— INFORMATION PROVIDED —
***
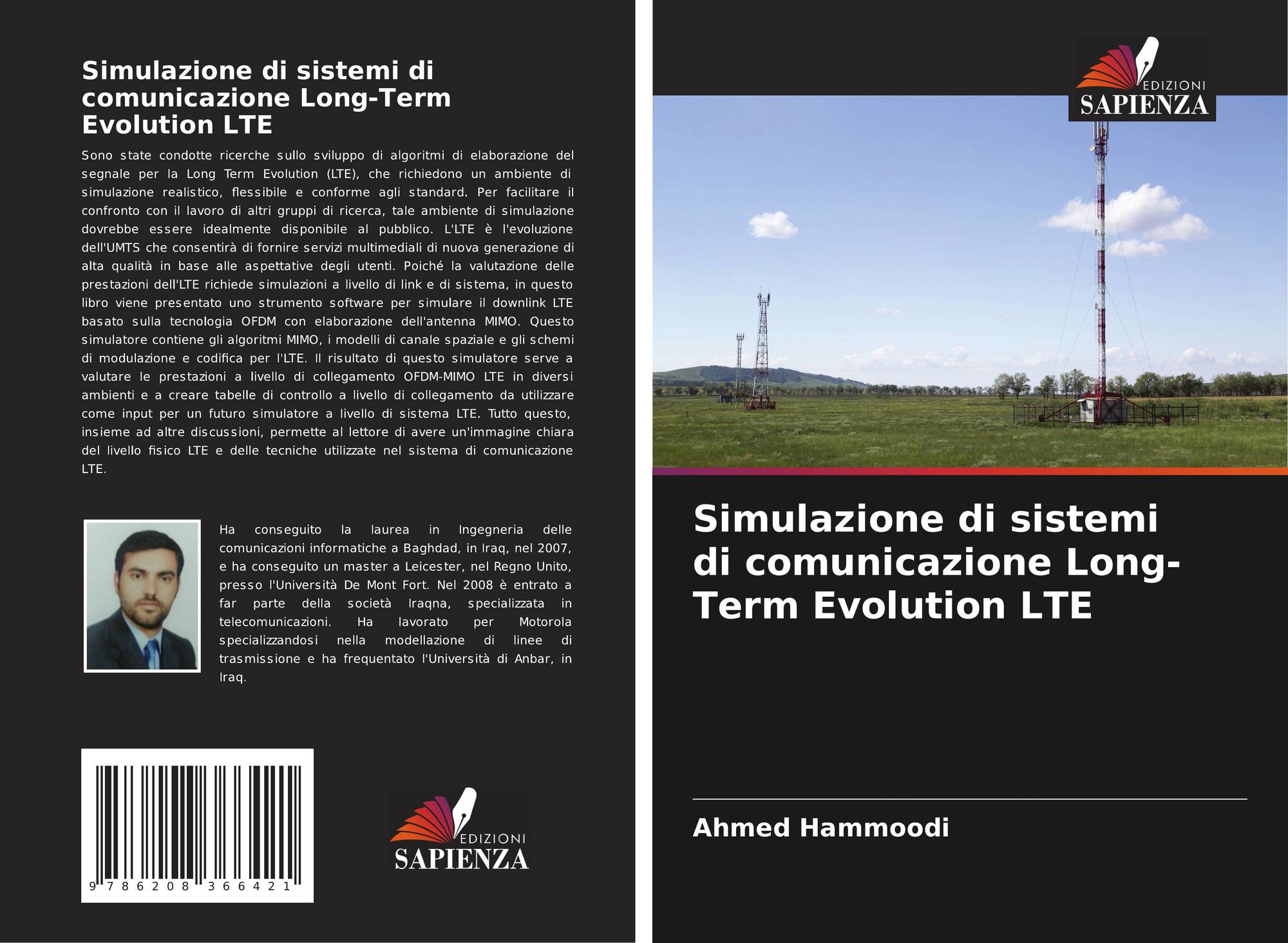 Simulazione di sistemi di comunicazione Long-Term Evolution LTE

Sono state condotte ricerche sullo sviluppo di algoritmi di elaborazione del segnale per la Long Term Evolution (LTE), che richiedono un ambiente di simulazione realistico, flessibile e conforme agli standard. Per facilitare il confronto con il lavoro di altri gruppi di ricerca, tale ambiente di simulazione dovrebbe essere idealmente disponibile al pubblico. L'LTE è l'evoluzione dell'UMTS che consentirà di fornire servizi multimediali di nuova generazione di alta qualità in base alle aspettative degli utenti. Poiché la valutazione delle prestazioni dell'LTE richiede simulazioni a livello di link e di sistema, in questo libro viene presentato uno strumento software per simulare il downlink LTE basato sulla tecnologia OFDM con elaborazione dell'antenna MIMO. Questo simulatore contiene gli algoritmi MIMO, i modelli di canale spaziale e gli schemi di modulazione e codifica per l'LTE. Il risultato di questo simulatore serve a valutare le prestazioni a livello di collegamento OFDM-MIMO LTE in diversi ambienti e a creare tabelle di controllo a livello di collegamento da utilizzare come input per un futuro simulatore a livello di sistema LTE. Tutto questo, insieme ad altre discussioni, permette al lettore di avere un'immagine chiara del livello fisico LTE e delle tecniche utilizzate nel sistema di comunicazione LTE.

Ha conseguito la laurea in Ingegneria delle comunicazioni informatiche a Baghdad, in Iraq, nel 2007, e ha conseguito un master a Leicester, nel Regno Unito, presso l'Università De Mont Fort. Nel 2008 è entrato a far parte della società Iraqna, specializzata in telecomunicazioni. Ha lavorato per Motorola specializzandosi nella modellazione di linee di trasmissione e ha frequentato l'Università di Anbar, in Iraq.

9 786208 366421

EDIZIONI
SAPIENZA

EDIZIONI
SAPIENZA

Simulazione di sistemi di comunicazione Long-Term Evolution LTE

Ahmed Hammoodi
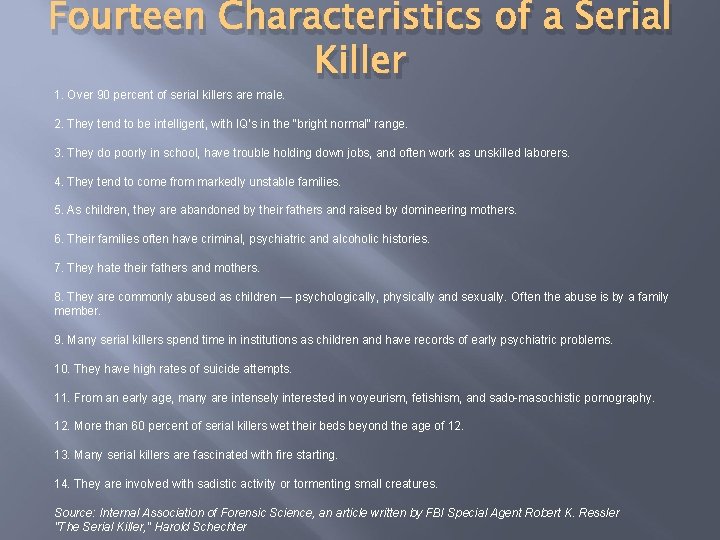 Fourteen Characteristics of a Serial Killer

1. Over 90 percent of serial killers are male.

2. They tend to be intelligent, with IQ's in the "bright normal" range.

3. They do poorly in school, have trouble holding down jobs, and often work as unskilled laborers.

4. They tend to come from markedly unstable families.

5. As children, they are abandoned by their fathers and raised by domineering mothers.

6. Their families often have criminal, psychiatric and alcoholic histories.

7. They hate their fathers and mothers.

8. They are commonly abused as children — psychologically, physically and sexually. Often the abuse is by a family member.

9. Many serial killers spend time in institutions as children and have records of early psychiatric problems.

10. They have high rates of suicide attempts.

11. From an early age, many are intensely interested in voyeurism, fetishism, and sado-masochistic pornography.

12. More than 60 percent of serial killers wet their beds beyond the age of 12.

13. Many serial killers are fascinated with fire starting.

14. They are involved with sadistic activity or tormenting small creatures.

Source: Internal Association of Forensic Science, an article written by FBI Special Agent Robert K. Ressler
"The Serial Killer," Harold Schechter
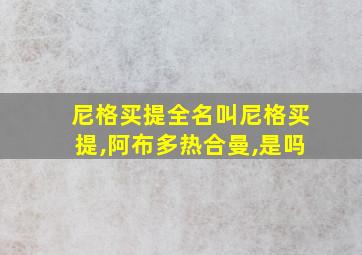 尼格买提全名叫尼格买提,阿布多热合曼,是吗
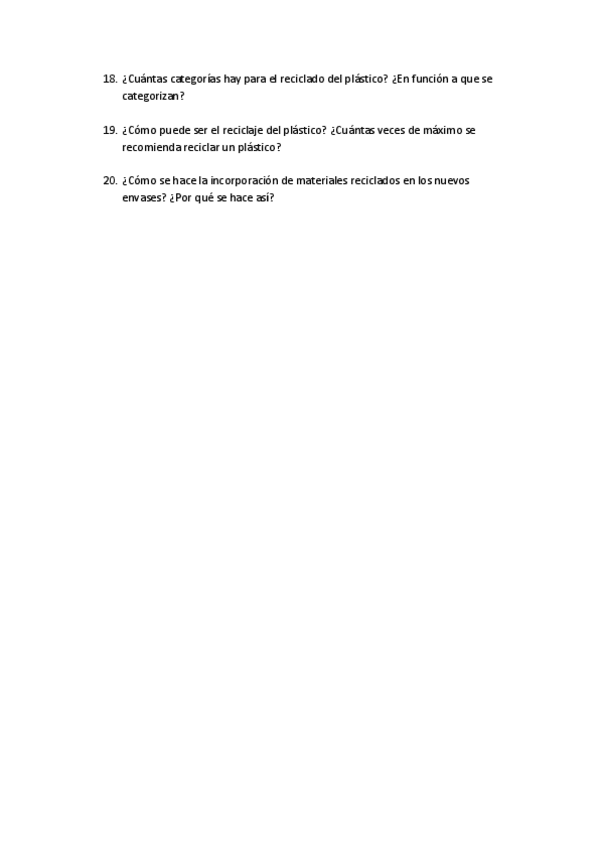 18. ¿Cuántas categorías hay para el reciclado del plástico? ¿En función a que se categorizan?

19. ¿Cómo puede ser el reciclaje del plástico? ¿Cuántas veces de máximo se recomienda reciclar un plástico?

20. ¿Cómo se hace la incorporación de materiales reciclados en los nuevos envases? ¿Por qué se hace así?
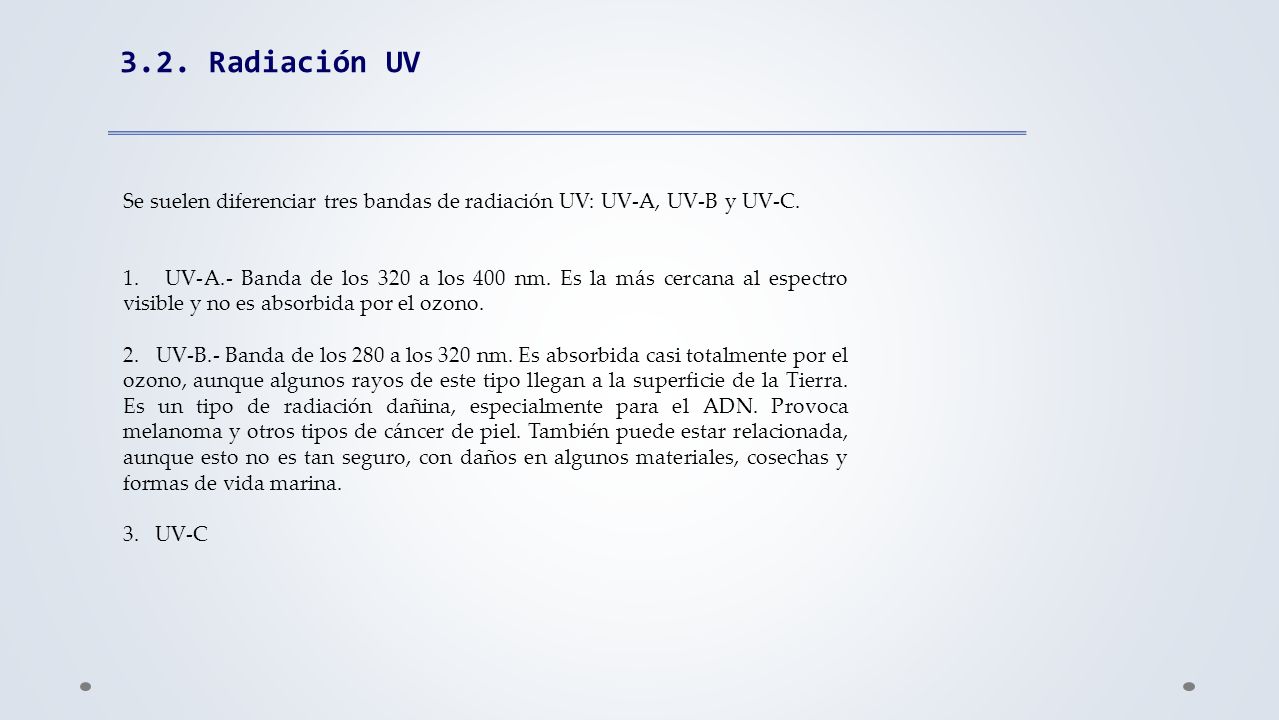 3.2. Radiación UV

Se suelen diferenciar tres bandas de radiación UV: UV-A, UV-B y UV-C.

1. UV-A.- Banda de los 320 a los 400 nm. Es la más cercana al espectro visible y no es absorbida por el ozono.

2. UV-B.- Banda de los 280 a los 320 nm. Es absorbida casi totalmente por el ozono, aunque algunos rayos de este tipo llegan a la superficie de la Tierra. Es un tipo de radiación dañina, especialmente para el ADN. Provoca melanoma y otros tipos de cáncer de piel. También puede estar relacionada, aunque esto no es tan seguro, con daños en algunos materiales, cosechas y formas de vida marina.

3. UV-C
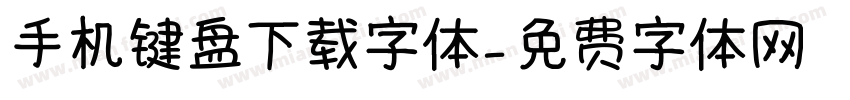 手机键盘下载字体-免费字体网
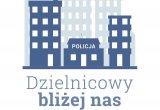 POLICJA

Dzielnicowy
bliżej nas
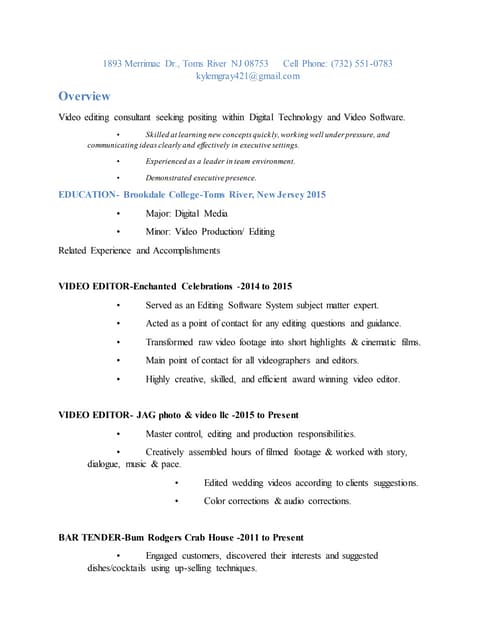 1893 Merrimac Dr., Toms River NJ 08753 Cell Phone: (732) 551-0783
kylemgray421@gmail.com

Overview

Video editing consultant seeking positing within Digital Technology and Video Software.

• Skilled at learning new concepts quickly, working well under pressure, and communicating ideas clearly and effectively in executive settings.

• Experienced as a leader in team environment.

• Demonstrated executive presence.

EDUCATION- Brookdale College-Toms River, New Jersey 2015

• Major: Digital Media

• Minor: Video Production/ Editing

Related Experience and Accomplishments

VIDEO EDITOR-Enchanted Celebrations -2014 to 2015

• Served as an Editing Software System subject matter expert.

• Acted as a point of contact for any editing questions and guidance.

• Transformed raw video footage into short highlights & cinematic films.

• Main point of contact for all videographers and editors.

• Highly creative, skilled, and efficient award winning video editor.

VIDEO EDITOR- JAG photo & video llc -2015 to Present

• Master control, editing and production responsibilities.

• Creatively assembled hours of filmed footage & worked with story, dialogue, music & pace.

• Edited wedding videos according to clients suggestions.

• Color corrections & audio corrections.

BAR TENDER-Bum Rodgers Crab House -2011 to Present

• Engaged customers, discovered their interests and suggested dishes/cocktails using up-selling techniques.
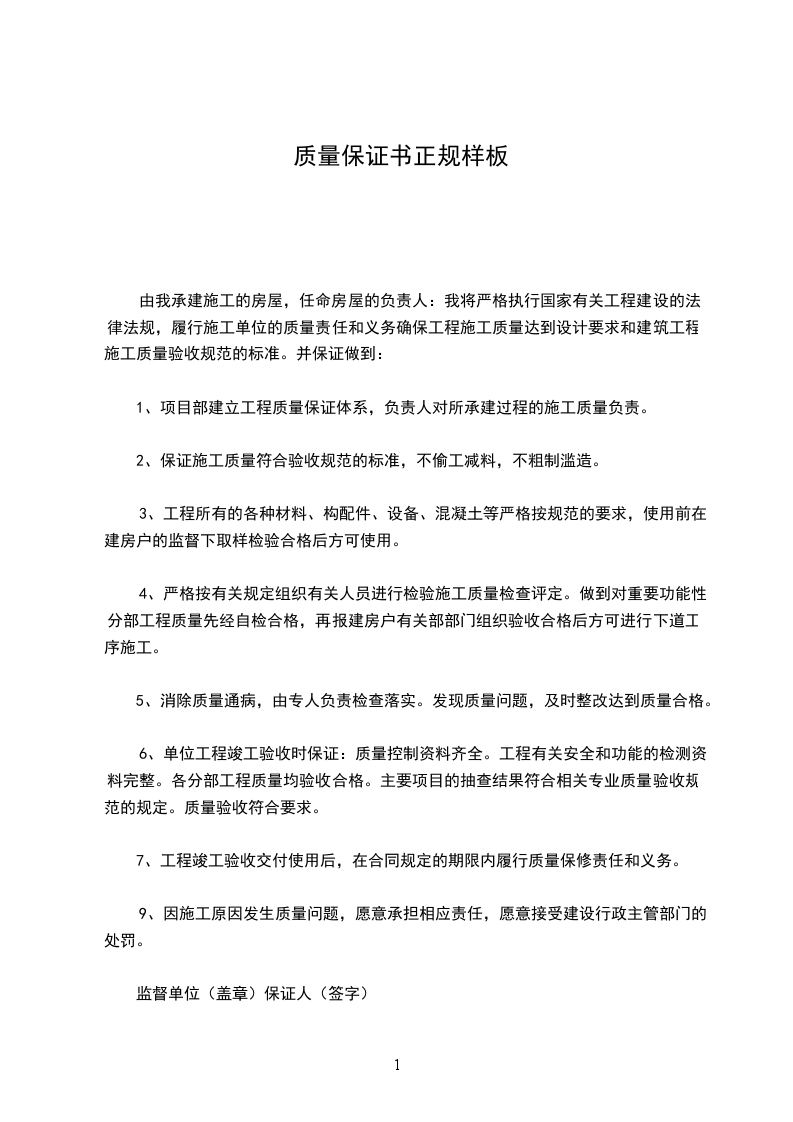 质量保证书正规样板

由我承建施工的房屋，任命房屋的负责人：我将严格执行国家有关工程建设的法律法规，履行施工单位的质量责任和义务确保工程施工质量达到设计要求和建筑工程施工质量验收规范的标准。并保证做到：

1、项目部建立工程质量保证体系，负责人对所承建过程的施工质量负责。

2、保证施工质量符合验收规范的标准，不偷工减料，不粗制滥造。

3、工程所有的各种材料、构配件、设备、混凝土等严格按规范的要求，使用前在建房户的监督下取样检验合格后方可使用。

4、严格按有关规定组织有关人员进行检验施工质量检查评定。做到对重要功能性分部工程质量先经自检合格，再报建房户有关部部门组织验收合格后方可进行下道工序施工。

5、消除质量通病，由专人负责检查落实。发现质量问题，及时整改达到质量合格。

6、单位工程竣工验收时保证：质量控制资料齐全。工程有关安全和功能的检测资料完整。各分部工程质量均验收合格。主要项目的抽查结果符合相关专业质量验收规范的规定。质量验收符合要求。

7、工程竣工验收交付使用后，在合同规定的期限内履行质量保修责任和义务。

9、因施工原因发生质量问题，愿意承担相应责任，愿意接受建设行政主管部门的处罚。

监督单位（盖章）保证人（签字）

1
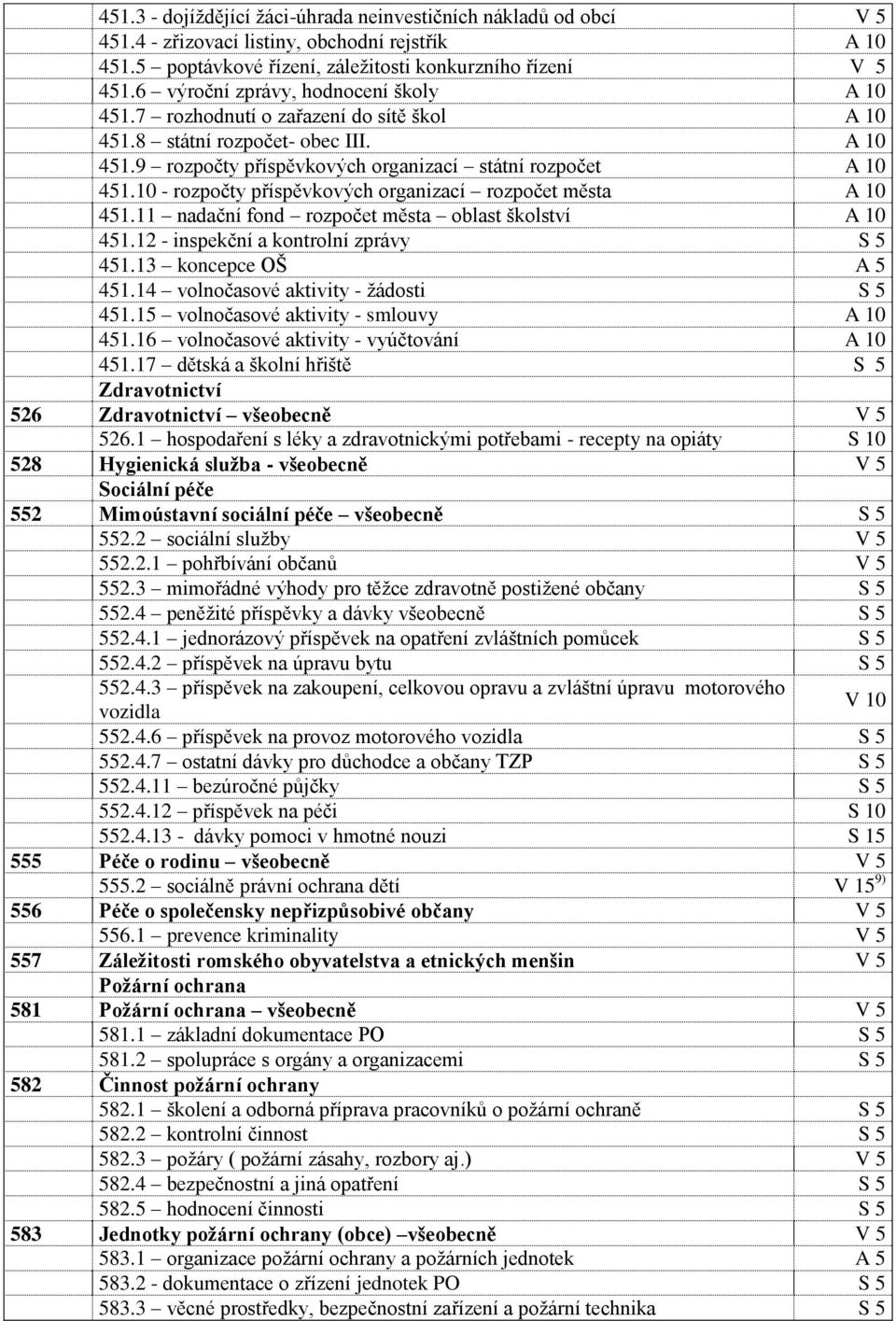 |  |  |  |
|---|---|---|
|  | 451.3 - dojíždějící žáci-úhrada neinvestičních nákladů od obcí | V 5 |
|  | 451.4 - zřizovací listiny, obchodní rejstřík | A 10 |
|  | 451.5 – poptávkové řízení, záležitosti konkurzního řízení | V 5 |
|  | 451.6 – výroční zprávy, hodnocení školy | A 10 |
|  | 451.7 – rozhodnutí o zařazení do sítě škol | A 10 |
|  | 451.8 – státní rozpočet- obec III. | A 10 |
|  | 451.9 – rozpočty příspěvkových organizací – státní rozpočet | A 10 |
|  | 451.10 - rozpočty příspěvkových organizací – rozpočet města | A 10 |
|  | 451.11 – nadační fond – rozpočet města – oblast školství | A 10 |
|  | 451.12 - inspekční a kontrolní zprávy | S 5 |
|  | 451.13 – koncepce OŠ | A 5 |
|  | 451.14 – volnočasové aktivity - žádosti | S 5 |
|  | 451.15 – volnočasové aktivity - smlouvy | A 10 |
|  | 451.16 – volnočasové aktivity - vyúčtování | A 10 |
|  | 451.17 – dětská a školní hřiště | S 5 |
|  | Zdravotnictví |  |
| 526 | Zdravotnictví – všeobecně | V 5 |
|  | 526.1 – hospodaření s léky a zdravotnickými potřebami - recepty na opiáty | S 10 |
| 528 | Hygienická služba - všeobecně | V 5 |
|  | Sociální péče |  |
| 552 | Mimoústavní sociální péče – všeobecně | S 5 |
|  | 552.2 – sociální služby | V 5 |
|  | 552.2.1 – pohřbívání občanů | V 5 |
|  | 552.3 – mimořádné výhody pro těžce zdravotně postižené občany | S 5 |
|  | 552.4 – peněžité příspěvky a dávky všeobecně | S 5 |
|  | 552.4.1 – jednorázový příspěvek na opatření zvláštních pomůcek | S 5 |
|  | 552.4.2 – příspěvek na úpravu bytu | S 5 |
|  | 552.4.3 – příspěvek na zakoupení, celkovou opravu a zvláštní úpravu motorového vozidla | V 10 |
|  | 552.4.6 – příspěvek na provoz motorového vozidla | S 5 |
|  | 552.4.7 – ostatní dávky pro důchodce a občany TZP | S 5 |
|  | 552.4.11 – bezúročné půjčky | S 5 |
|  | 552.4.12 – příspěvek na péči | S 10 |
|  | 552.4.13 - dávky pomoci v hmotné nouzi | S 15 |
| 555 | Péče o rodinu – všeobecně | V 5 |
|  | 555.2 – sociálně právní ochrana dětí | V 15$^{9)}$ |
| 556 | Péče o společensky nepřizpůsobivé občany | V 5 |
|  | 556.1 – prevence kriminality | V 5 |
| 557 | Záležitosti romského obyvatelstva a etnických menšin | V 5 |
|  | Požární ochrana |  |
| 581 | Požární ochrana – všeobecně | V 5 |
|  | 581.1 – základní dokumentace PO | S 5 |
|  | 581.2 – spolupráce s orgány a organizacemi | S 5 |
| 582 | Činnost požární ochrany |  |
|  | 582.1 – školení a odborná příprava pracovníků o požární ochraně | S 5 |
|  | 582.2 – kontrolní činnost | S 5 |
|  | 582.3 – požáry ( požární zásahy, rozbory aj.) | V 5 |
|  | 582.4 – bezpečnostní a jiná opatření | S 5 |
|  | 582.5 – hodnocení činnosti | S 5 |
| 583 | Jednotky požární ochrany (obce) –všeobecně | V 5 |
|  | 583.1 – organizace požární ochrany a požárních jednotek | A 5 |
|  | 583.2 - dokumentace o zřízení jednotek PO | S 5 |
|  | 583.3 – věcné prostředky, bezpečnostní zařízení a požární technika | S 5 |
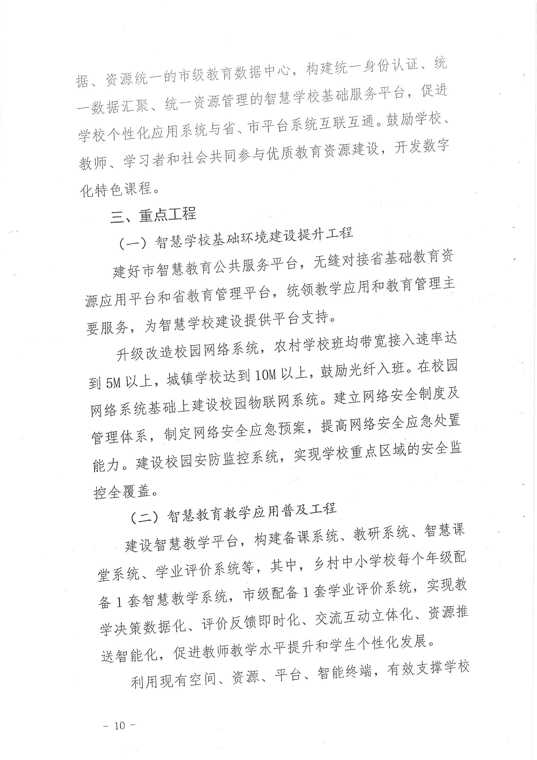 据、资源统一的市级教育数据中心，构建统一身份认证、统一数据汇聚、统一资源管理的智慧学校基础服务平台，促进学校个性化应用系统与省、市平台系统互联互通。鼓励学校、教师、学习者和社会共同参与优质教育资源建设，开发数字化特色课程。

三、重点工程

（一）智慧学校基础环境建设提升工程

建好市智慧教育公共服务平台，无缝对接省基础教育资源应用平台和省教育管理平台，统领教学应用和教育管理主要服务，为智慧学校建设提供平台支持。

升级改造校园网络系统，农村学校班均带宽接入速率达到5M以上，城镇学校达到10M以上，鼓励光纤入班。在校园网络系统基础上建设校园物联网系统。建立网络安全制度及管理体系，制定网络安全应急预案，提高网络安全应急处置能力。建设校园安防监控系统，实现学校重点区域的安全监控全覆盖。

（二）智慧教育教学应用普及工程

建设智慧教学平台，构建备课系统、教研系统、智慧课堂系统、学业评价系统等，其中，乡村中小学校每个年级配备1套智慧教学系统，市级配备1套学业评价系统，实现教学决策数据化、评价反馈即时化、交流互动立体化、资源推送智能化，促进教师教学水平提升和学生个性化发展。

利用现有空间、资源、平台、智能终端，有效支撑学校

- 10 -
***
— EXERCISE DETAILS —
Look over the listing above. Pick out and copy every line that includes "killers".

— SOLUTION —
1. Over 90 percent of serial killers are male.
9. Many serial killers spend time in institutions as children and have records of early psychiatric problems.
12. More than 60 percent of serial killers wet their beds beyond the age of 12.
13. Many serial killers are fascinated with fire starting.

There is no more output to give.